I implemented the Barnes-Hutt gravity algorithm in C as follows:
- Build a tree of clustered stars.
- For each star, cross a tree and apply gravitational forces from each applicable node.
- Update speed and position of stars.
Stage 2 is the most expensive stage, and therefore it is implemented in parallel, dividing many stars. For instance. with 1000 stars and two threads, I have one thread processing the first 500 stars, and the second thread processes the second 500.
In practice, this works: it speeds up the calculation by about 30% with two threads on a dual-core machine compared to the version without streaming. In addition, it gives the same numerical results as the original version without streaming.
My concern is that two threads are simultaneously accessing the same resource (namely, the tree). I did not add synchronization with workflows, so probably at some point they will try to read from one place. Although access to the tree is strictly for reading, I am not 100% sure of security. It worked when I tested it, but I know that this is not a guarantee of correctness!
Questions
- Do I need to make a private copy of the tree for each thread?
- Even if it's safe, are there any performance issues to access the same memory from multiple threads?
Update Test Results for the curious:
Machine: Intel Atom N270 @ 1.60 GHz processor, 800 MHz processor, 512 KB cache
Threads real user sys 0 69.056 67.324 1.720 1 76.821 66.268 5.296 2 50.272 63.608 10.585 3 55.510 55.907 13.169 4 49.789 43.291 29.838 5 54.245 41.423 31.094
0 means no threads; 1 and above means that many workflows and the main thread are waiting for them. I would not expect significant improvements for anything other than two threads, since it is completely connected with the processor and how many cores there are. Interestingly, the odd number of threads is slightly worse than the even number.
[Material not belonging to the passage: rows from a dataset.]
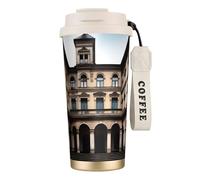 XZDAL 316 Stainless Steel Old Architecture Coffee Cup White with Lid and Straw for Office and Sports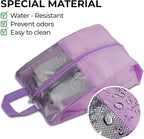Shoe Bags For Travel, Used As For Storage or Shoe Travel Bag, Space Saving When Travelling With This Travel Shoe Bags For Packing, Waterproof Nylon Sneaker Bag. (Light Purple, 2 Pack, Medium)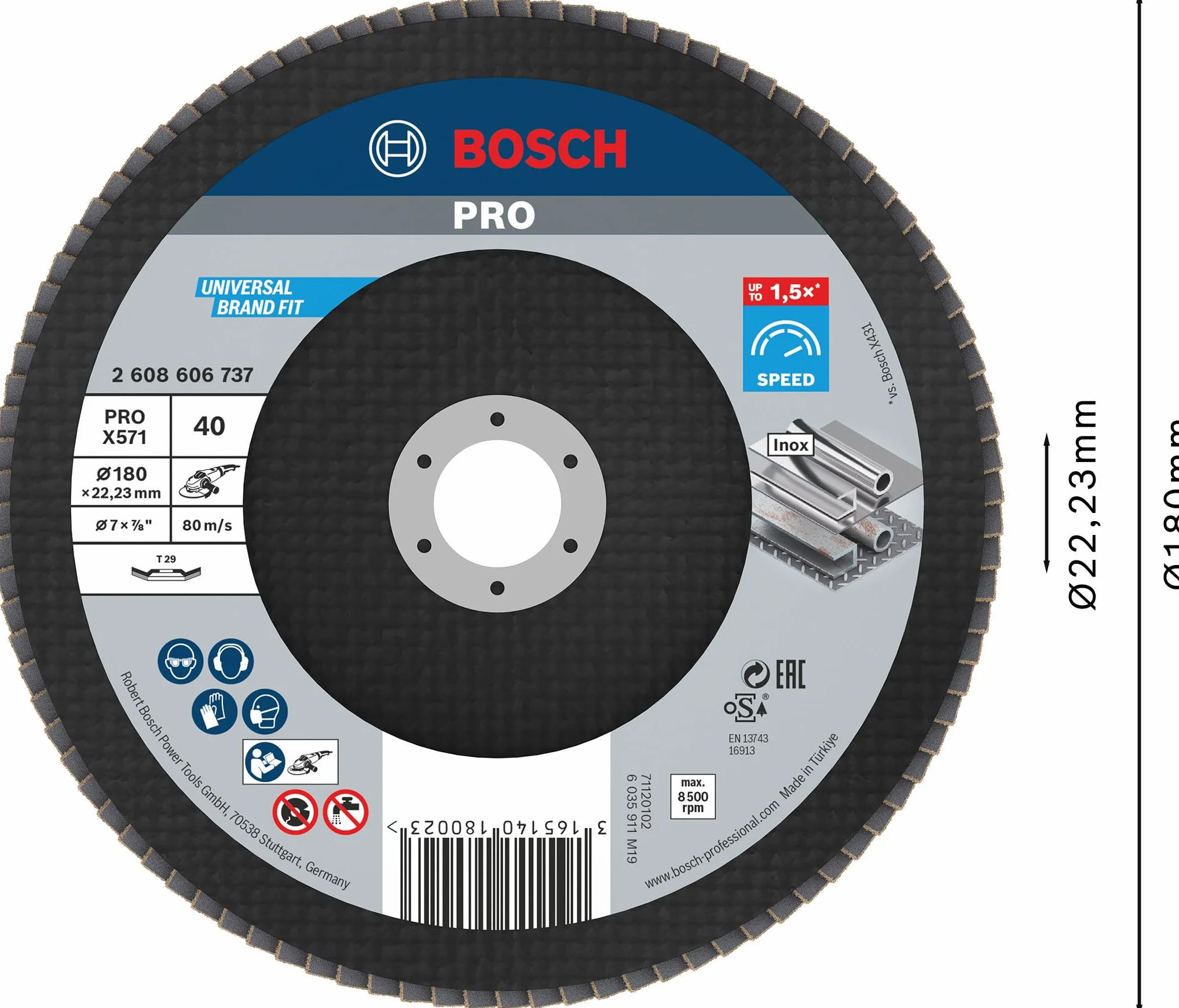 Bosch Professional Lam.X571 Best Metal: 180 mm Cón.FV G40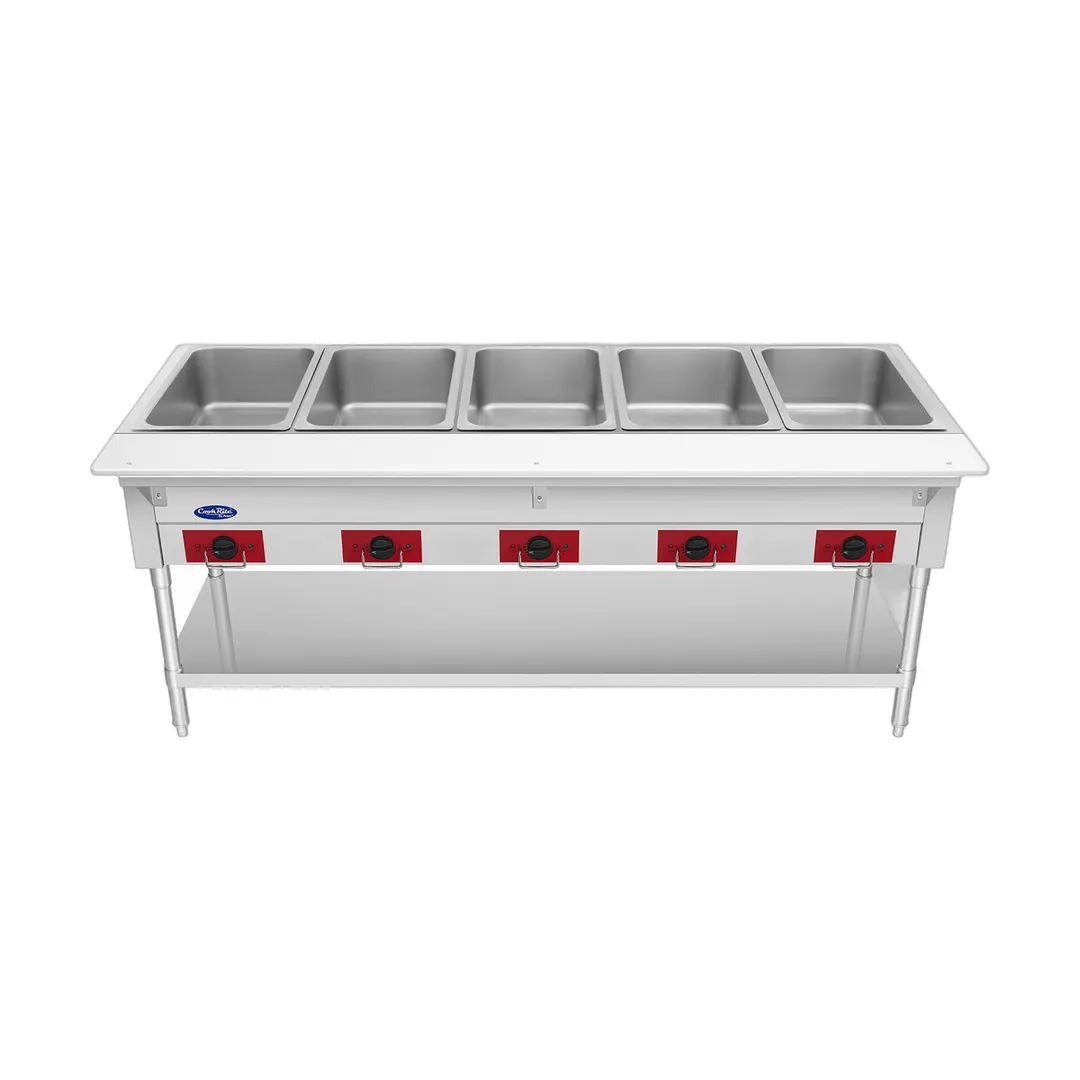 Atosa USA EHS-OW-5 72" 5-Well Electric Steam Table, Undershelf, 240V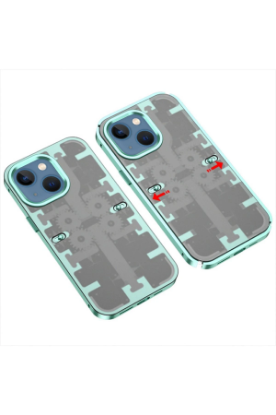 Newface iPhone 14 Kılıf Mekanik Bumper Kapak - Yeşil resmi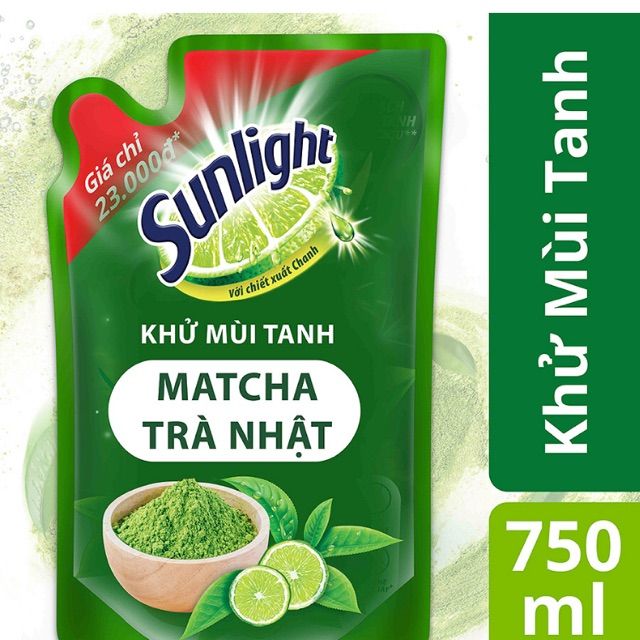 Nước Rửa Chén Sunlight Khử Mùi Tanh Matcha Trà Nhật - Dạng Túi (750ml) - Mẫu Mới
Looking at sys , it is obvious that there are costs for creating threads. It currently creates threads for each frame (so N * 1000 creates threads). It was easy to program (for my 15 minutes on the train this morning). I need to think a bit about how to reuse threads ...
Update # 2 . I used a thread pool synchronized with two barriers. This does not have a noticeable performance advantage over recreating threads in each frame.